KUBA Nnaam Vine Lattice Panel with Anchor Squares (74 cm)
Charakteristisch für dieses wellenförmige, diagonale Flechtmuster sind die dunkelbraunen Quadrate an den Kreuzungspunkten, die die wirbelnden, bandartigen hellbraunen Linien verankern. Der Flor ist dicht und weist insgesamt eine dunkle, erdige Tonalität auf.

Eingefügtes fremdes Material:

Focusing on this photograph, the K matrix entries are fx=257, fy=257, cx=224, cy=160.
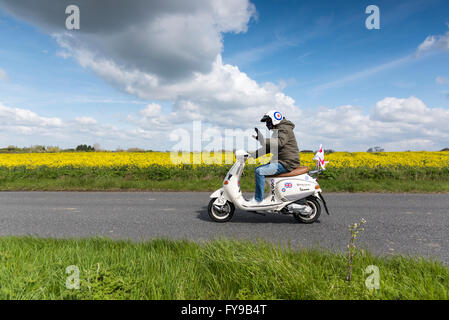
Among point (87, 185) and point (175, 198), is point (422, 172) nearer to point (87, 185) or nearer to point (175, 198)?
point (175, 198)

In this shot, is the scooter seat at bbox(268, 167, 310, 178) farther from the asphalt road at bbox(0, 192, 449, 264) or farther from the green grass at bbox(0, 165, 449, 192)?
the green grass at bbox(0, 165, 449, 192)

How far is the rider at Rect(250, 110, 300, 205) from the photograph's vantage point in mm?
4934

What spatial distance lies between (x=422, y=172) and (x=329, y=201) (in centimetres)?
677

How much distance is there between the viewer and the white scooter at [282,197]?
5012 millimetres

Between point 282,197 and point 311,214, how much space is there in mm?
724

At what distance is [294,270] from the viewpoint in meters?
2.48

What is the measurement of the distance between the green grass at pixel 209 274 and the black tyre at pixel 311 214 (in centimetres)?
204

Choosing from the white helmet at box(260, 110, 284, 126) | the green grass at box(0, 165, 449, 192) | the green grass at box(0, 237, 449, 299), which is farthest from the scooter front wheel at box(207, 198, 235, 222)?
the green grass at box(0, 165, 449, 192)

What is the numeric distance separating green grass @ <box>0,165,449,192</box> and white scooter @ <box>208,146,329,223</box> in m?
4.08

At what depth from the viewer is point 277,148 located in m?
4.95

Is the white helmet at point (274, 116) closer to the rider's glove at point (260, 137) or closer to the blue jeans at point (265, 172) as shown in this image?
the rider's glove at point (260, 137)

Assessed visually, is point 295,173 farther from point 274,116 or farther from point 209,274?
point 209,274

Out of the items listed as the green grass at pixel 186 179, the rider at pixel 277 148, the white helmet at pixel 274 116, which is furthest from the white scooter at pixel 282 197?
the green grass at pixel 186 179
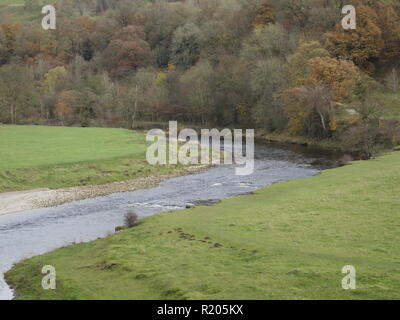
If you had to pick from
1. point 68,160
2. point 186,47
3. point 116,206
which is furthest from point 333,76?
point 186,47

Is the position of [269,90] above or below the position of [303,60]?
below

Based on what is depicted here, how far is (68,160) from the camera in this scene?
59188mm

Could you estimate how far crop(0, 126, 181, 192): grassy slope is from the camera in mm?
53062

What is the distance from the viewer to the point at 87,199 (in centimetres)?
4762

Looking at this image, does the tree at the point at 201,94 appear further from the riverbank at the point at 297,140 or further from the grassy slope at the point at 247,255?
the grassy slope at the point at 247,255

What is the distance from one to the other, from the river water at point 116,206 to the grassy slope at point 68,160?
6415 millimetres

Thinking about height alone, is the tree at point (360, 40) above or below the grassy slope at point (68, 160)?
above

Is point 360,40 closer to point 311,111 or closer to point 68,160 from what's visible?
point 311,111

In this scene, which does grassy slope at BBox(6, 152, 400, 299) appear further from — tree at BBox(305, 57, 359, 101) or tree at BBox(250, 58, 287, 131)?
tree at BBox(250, 58, 287, 131)

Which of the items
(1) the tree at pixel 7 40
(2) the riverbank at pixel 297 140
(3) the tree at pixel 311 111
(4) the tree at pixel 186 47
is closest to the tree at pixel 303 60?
(3) the tree at pixel 311 111

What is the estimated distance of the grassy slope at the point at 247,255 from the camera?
21578mm

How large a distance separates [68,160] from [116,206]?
17.8m
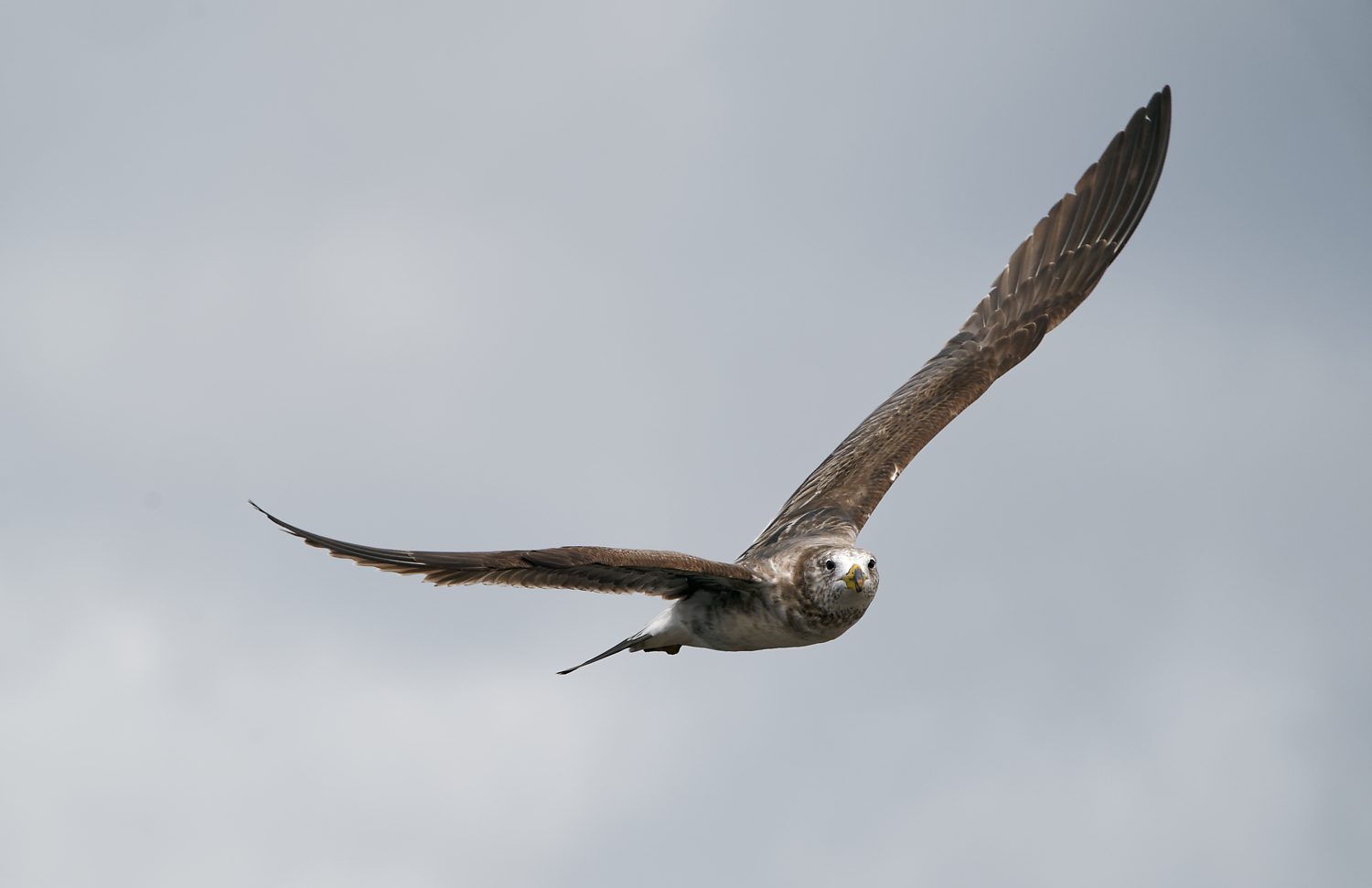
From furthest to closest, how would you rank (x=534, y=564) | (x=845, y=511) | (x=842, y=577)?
(x=845, y=511), (x=842, y=577), (x=534, y=564)

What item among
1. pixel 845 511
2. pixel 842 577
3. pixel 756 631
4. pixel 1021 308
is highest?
pixel 1021 308

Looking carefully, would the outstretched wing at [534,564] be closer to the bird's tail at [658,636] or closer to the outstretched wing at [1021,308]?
the bird's tail at [658,636]

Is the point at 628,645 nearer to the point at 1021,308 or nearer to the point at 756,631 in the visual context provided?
the point at 756,631

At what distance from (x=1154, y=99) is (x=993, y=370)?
4293 millimetres

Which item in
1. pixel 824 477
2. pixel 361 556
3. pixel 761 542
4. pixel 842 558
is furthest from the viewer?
pixel 824 477

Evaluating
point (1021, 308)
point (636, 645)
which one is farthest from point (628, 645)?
point (1021, 308)

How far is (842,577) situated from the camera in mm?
16688

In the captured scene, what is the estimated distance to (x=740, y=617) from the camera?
1739 centimetres

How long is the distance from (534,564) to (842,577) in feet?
10.8

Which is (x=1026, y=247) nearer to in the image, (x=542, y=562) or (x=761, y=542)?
(x=761, y=542)

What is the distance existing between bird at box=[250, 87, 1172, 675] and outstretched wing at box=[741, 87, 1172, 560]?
0.02 m

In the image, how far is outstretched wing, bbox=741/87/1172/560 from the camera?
21.1 m

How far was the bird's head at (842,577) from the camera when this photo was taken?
16.7 metres

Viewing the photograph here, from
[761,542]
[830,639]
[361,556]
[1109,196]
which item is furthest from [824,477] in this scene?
[361,556]
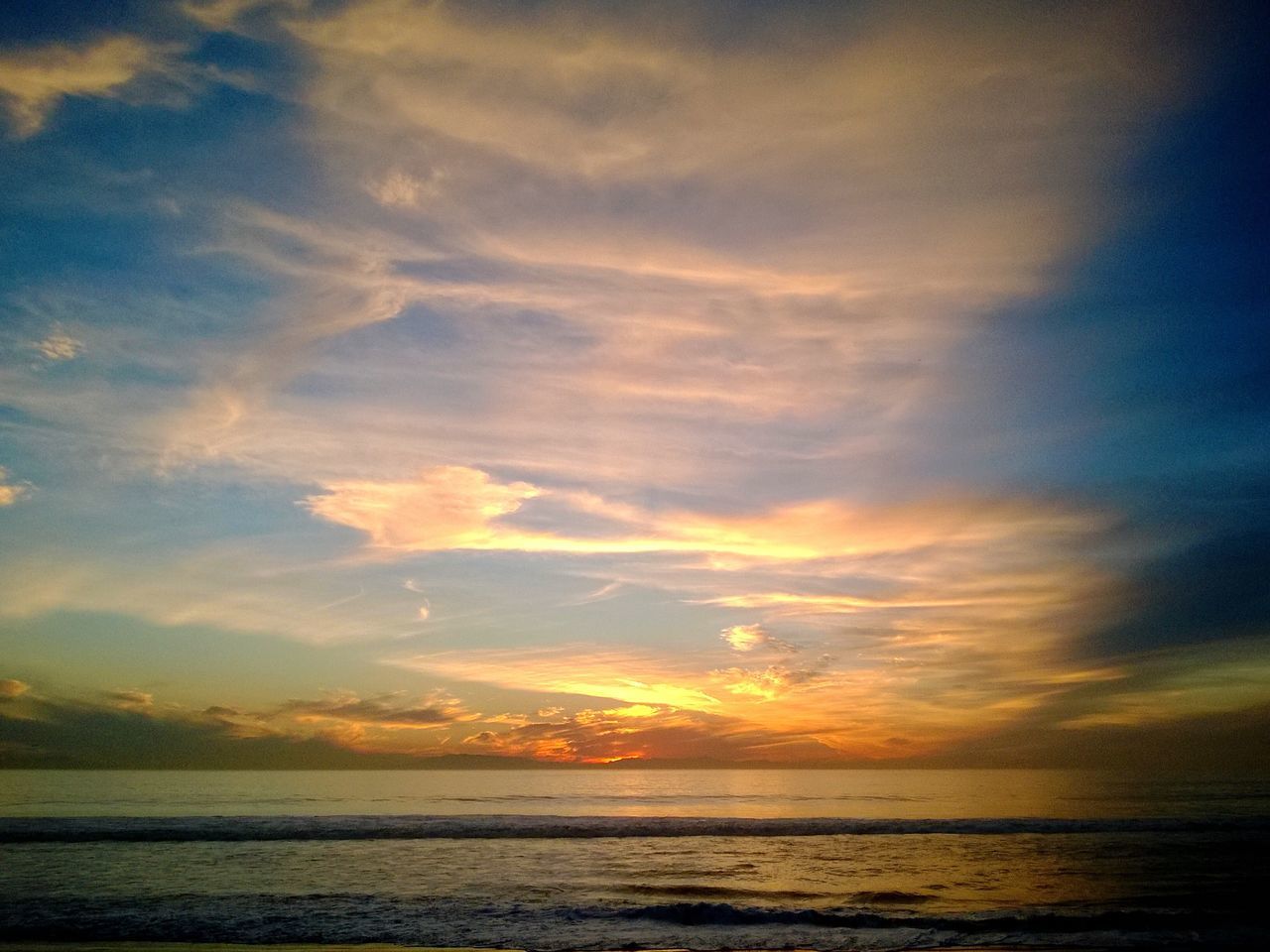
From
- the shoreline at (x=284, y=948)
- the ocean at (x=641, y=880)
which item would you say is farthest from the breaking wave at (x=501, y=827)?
the shoreline at (x=284, y=948)

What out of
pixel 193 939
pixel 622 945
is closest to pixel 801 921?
pixel 622 945

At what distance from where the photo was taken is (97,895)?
917 inches

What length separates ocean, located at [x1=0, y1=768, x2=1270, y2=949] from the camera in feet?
63.3

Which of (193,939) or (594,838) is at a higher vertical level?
(193,939)

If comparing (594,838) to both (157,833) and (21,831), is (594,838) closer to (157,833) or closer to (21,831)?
(157,833)

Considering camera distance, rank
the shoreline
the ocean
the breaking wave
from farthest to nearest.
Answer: the breaking wave < the ocean < the shoreline

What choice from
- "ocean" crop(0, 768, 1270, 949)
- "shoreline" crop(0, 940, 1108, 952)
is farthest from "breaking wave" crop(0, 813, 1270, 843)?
"shoreline" crop(0, 940, 1108, 952)

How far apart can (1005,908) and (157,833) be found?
4172 centimetres

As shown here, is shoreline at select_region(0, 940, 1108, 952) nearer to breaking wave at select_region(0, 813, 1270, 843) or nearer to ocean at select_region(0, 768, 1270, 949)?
ocean at select_region(0, 768, 1270, 949)

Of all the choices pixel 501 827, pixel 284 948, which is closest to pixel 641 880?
pixel 284 948

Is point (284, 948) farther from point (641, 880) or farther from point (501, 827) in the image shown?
point (501, 827)

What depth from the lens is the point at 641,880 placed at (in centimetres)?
2741

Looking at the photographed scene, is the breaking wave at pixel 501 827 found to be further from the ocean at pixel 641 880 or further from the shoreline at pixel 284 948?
the shoreline at pixel 284 948

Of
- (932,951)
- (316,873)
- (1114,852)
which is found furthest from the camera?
(1114,852)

1. Ästhetischer Stil und regionale Eigenheiten
Dieses spezielle, wirbelnde, diagonale Gitter ist eine klassische Variante des Kuba-Nnaam-Motivs (Liane oder Weinstock). Das Muster ahmt die verschlungenen, miteinander verbundenen Ranken nach, die man im dichten kongolesischen Regenwald findet. Die Weberin hat auf brillante Weise solide dunkle Quadrate genau an den Kreuzungspunkten der hellen "Ranken" platziert und so einen visuellen Anker geschaffen, der die wirbelnde Bewegung des Musters stabilisiert. Dies stellt das philosophische Gleichgewicht zwischen chaotischem, organischem Wachstum (die Ranken) und struktureller, vom Menschen geschaffener Ordnung (die geometrischen Knoten) dar.
2. Rituelle Funktion und Bestattungskontinuität
Die ununterbrochene, ineinander greifende Natur des Nnaam-Motivs ist hochgradig symbolisch. Da die Linien weder einen klaren Anfang noch ein klares Ende haben, stehen sie für die Ewigkeit, den unendlichen Kreislauf der Reinkarnation und die unzerstörbare Kontinuität der Kuba-Ahnenreihe. Bei königlichen Begräbnissen glaubte man, dass das Einwickeln der Verstorbenen in Textilien mit unendlichen Flechtmustern der Seele eine sichere, ununterbrochene Reise ins Reich der Ahnen garantierte und sie vor spiritueller Fragmentierung schützte.
3. Physische Patina und Altersnachweis
Der dunkle, erdige Farbton dieser Tafel ist das Ergebnis traditioneller Färbetechniken der Kuba, bei denen eisenhaltiger Schlamm mit pflanzlichen Gerbstoffen gemischt wurde, um tiefe Schwarz- und Brauntöne zu erzeugen. Im Laufe der Jahrzehnte führt diese spezifische chemische Mischung zu einer langsamen, organischen Oxidation, die zu der leicht brüchigen, matten Textur des dunklen Flors führt. Diese natürliche Austrocknung der eisengefärbten Fasern ist der endgültige Beweis für die Entstehung im frühen 20. Jahrhundert und unterscheidet sie von modernen, chemisch gefärbten Stoffen.
Zusammenfassung
Durch die meisterhafte Balance zwischen dem chaotischen Wirbel des Nnaam-Rankenmotivs und den starren geometrischen Knotenpunkten ist dieses Textil eine visuelle Metapher für die ewige Abstammung. Die tiefen, oxidierten Farbtöne seiner traditionellen Eisenschlamm-Farben bestätigen seine Authentizität als heiliges Grabtuch.